Action item: Write out nothing except the lines running from the one containing "class: Mammalia" to the last line of the data, exactly as they stand.

START Available records

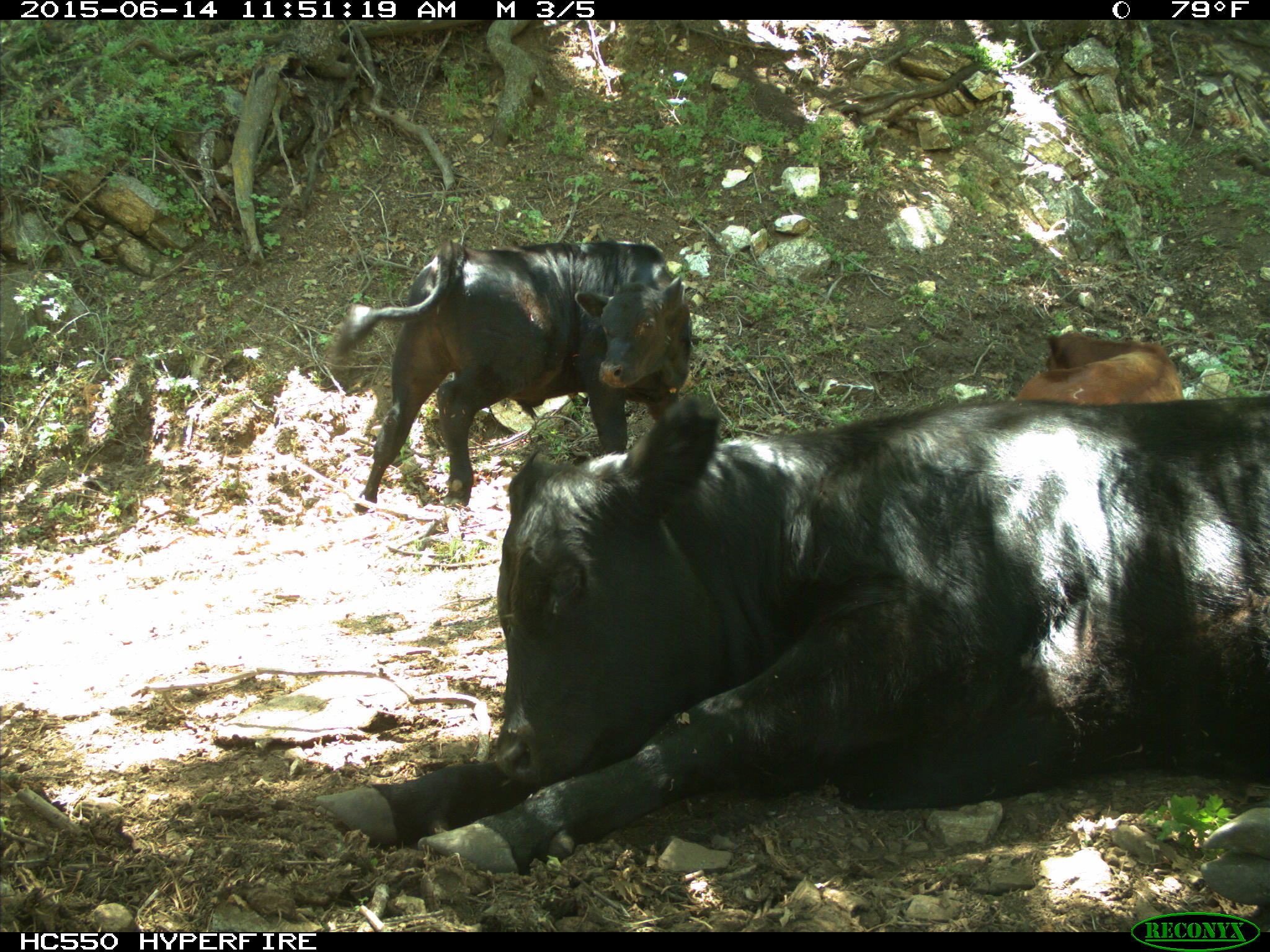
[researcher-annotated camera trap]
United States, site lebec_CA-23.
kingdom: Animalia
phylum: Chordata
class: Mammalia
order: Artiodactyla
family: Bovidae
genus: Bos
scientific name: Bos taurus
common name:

END Available records

Output for this exercise:
class: Mammalia
order: Artiodactyla
family: Bovidae
genus: Bos
scientific name: Bos taurus
common name:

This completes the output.